_Prompt 1_.
Answer these questions about the aviation safety text:
(a) Which three factors contributed to the low approach described under "Scrape and Go Landing"?
(b) Besides aircraft, whom or what does jet blast in the ramp area put at risk?
(c) According to the old axiom, what does a pilot start with?
_Prompt 2_.
Reproduce the aviation safety text word for word, from "It’s a Blast" up to and including "personnel as well.".

_Provided text_.
Scrape and Go Landing
A malfunctioning gauge, failure to use a checklist and the absence of a gear warning horn were all factors in this blade-bending low approach.
It’s a Blast But It’s Not Fun
During takeoff and some taxi maneuvers, the high thrust levels of modern jet engines can produce exhaust wakes that present a significant hazard to other aircraft operating on or near the airport surface. The jet blast incidents presented in this CALLBACK highlight the need for both Pilots and Air Traffic Controllers to be aware of the circumstances where this hazard can occur and take measures to avoid jet blast or prevent it.
The three events below deal with aircraft versus aircraft scenarios that occurred in the runway environment. Jet blast (or prop wash) can also occur in the ramp area where it poses a risk to vehicles and ground personnel as well.
While most general aviation pilots think of wake turbulence and jet blast as being issues that primarily concern pilots of small planes, it should be noted that even “big on big” can have problems. A little Cessna 150 can receive the same surprise some of these pilots did when caught by the surprise of a Barron in the middle of a high power run up. Don’t count on the tower to prevent prop and jet blast from being a problem. As the PIC, this is your job.
Adverse Weather Planning and Tactics
Two Perspectives
According to the FAA General Aviation Pilot’s Guide to Preflight Planning, Weather Self-Briefings, and Weather Decision Making, many pilots who hear about a weather-related accident think, “I would never have tried to fly in those conditions.” But interviews with pilots who survived weather-related accidents indicate that they thought the same thing — until they found themselves in weather conditions they did not expect and could not safely handle. This CALLBACK presents weather-related ASRS incident reports along with corresponding National Transportation Safety Board (NTSB) accident reports involving the same type of aircraft in similar weather conditions. The ASRS reports offer a first-hand account of what were often narrow escapes from adverse weather conditions. The NTSB reports are second-hand accounts about pilots who were not as fortunate in their weather encounters. The ASRS incidents are often seen as precursors to the accidents reported by the NTSB.
Three of the many lessons that can be learned from the ASRS reports are: 1) review and know the procedures for dealing with adverse weather in your aircraft, 2) avoid adverse weather if possible and, 3) have an escape plan in the event of an unexpected encounter with dangerous weather. Failure to learn the lessons presented here can lead to an ASRS incident report if you are lucky or an NTSB accident report if you are not. But, smart pilots remember the old axiom: You start with a bag full of luck and an empty bag of experience. The trick is to fill the bag of experience before you empty the bag of luck.

_Records_.

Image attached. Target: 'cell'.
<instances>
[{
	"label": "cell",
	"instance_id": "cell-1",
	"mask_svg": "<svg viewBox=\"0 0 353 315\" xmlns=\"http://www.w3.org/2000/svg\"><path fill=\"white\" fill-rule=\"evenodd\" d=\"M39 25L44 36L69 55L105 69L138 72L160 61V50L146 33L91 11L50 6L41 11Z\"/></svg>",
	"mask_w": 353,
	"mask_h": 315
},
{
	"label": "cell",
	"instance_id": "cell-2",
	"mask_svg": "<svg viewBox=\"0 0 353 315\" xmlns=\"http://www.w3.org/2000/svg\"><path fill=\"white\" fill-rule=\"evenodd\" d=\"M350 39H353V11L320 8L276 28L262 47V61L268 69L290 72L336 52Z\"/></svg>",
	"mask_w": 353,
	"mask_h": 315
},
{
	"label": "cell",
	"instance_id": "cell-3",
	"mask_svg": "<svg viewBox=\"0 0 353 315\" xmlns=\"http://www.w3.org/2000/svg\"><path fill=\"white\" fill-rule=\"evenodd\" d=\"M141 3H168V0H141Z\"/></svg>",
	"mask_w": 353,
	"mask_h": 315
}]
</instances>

_Task answer 1_.
(a) A malfunctioning gauge, failure to use a checklist, and the absence of a gear warning horn.
(b) Vehicles and ground personnel.
(c) A bag full of luck and an empty bag of experience.

_Task answer 2_.
It’s a Blast But It’s Not Fun
During takeoff and some taxi maneuvers, the high thrust levels of modern jet engines can produce exhaust wakes that present a significant hazard to other aircraft operating on or near the airport surface. The jet blast incidents presented in this CALLBACK highlight the need for both Pilots and Air Traffic Controllers to be aware of the circumstances where this hazard can occur and take measures to avoid jet blast or prevent it.
The three events below deal with aircraft versus aircraft scenarios that occurred in the runway environment. Jet blast (or prop wash) can also occur in the ramp area where it poses a risk to vehicles and ground personnel as well.